## [Provided records]
------------------------------
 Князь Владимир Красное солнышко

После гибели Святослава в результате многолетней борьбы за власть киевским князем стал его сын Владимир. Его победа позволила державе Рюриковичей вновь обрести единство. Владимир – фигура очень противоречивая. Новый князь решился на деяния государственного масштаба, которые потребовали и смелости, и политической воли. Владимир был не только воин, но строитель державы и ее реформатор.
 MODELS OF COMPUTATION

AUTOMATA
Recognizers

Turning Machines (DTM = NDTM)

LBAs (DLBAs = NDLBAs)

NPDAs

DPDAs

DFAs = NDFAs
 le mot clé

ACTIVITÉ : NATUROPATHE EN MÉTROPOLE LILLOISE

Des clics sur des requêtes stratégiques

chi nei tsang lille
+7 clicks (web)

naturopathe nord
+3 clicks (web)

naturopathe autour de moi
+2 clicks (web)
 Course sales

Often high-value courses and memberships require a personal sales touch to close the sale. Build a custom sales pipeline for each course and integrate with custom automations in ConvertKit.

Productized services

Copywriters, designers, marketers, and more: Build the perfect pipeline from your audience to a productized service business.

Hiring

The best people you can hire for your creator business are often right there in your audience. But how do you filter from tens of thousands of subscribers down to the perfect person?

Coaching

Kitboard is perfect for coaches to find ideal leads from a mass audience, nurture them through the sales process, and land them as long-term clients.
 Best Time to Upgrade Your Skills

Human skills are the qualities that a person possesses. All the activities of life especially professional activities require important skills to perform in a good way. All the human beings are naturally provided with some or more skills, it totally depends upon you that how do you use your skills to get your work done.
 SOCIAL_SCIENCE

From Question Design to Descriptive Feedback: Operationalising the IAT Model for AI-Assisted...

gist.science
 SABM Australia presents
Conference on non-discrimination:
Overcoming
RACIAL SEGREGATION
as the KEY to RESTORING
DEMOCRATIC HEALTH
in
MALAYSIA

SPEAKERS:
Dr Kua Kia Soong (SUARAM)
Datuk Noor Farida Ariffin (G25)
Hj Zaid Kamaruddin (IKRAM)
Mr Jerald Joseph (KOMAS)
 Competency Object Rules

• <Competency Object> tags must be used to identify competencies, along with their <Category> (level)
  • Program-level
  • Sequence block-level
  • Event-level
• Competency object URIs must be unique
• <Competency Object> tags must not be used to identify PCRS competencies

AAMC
------------------------------
## [Problem statement]
From the entries above, pull out each line that includes "level".

## [Output of the task]
• <Competency Object> tags must be used to identify competencies, along with their <Category> (level)
  • Program-level
  • Sequence block-level
  • Event-level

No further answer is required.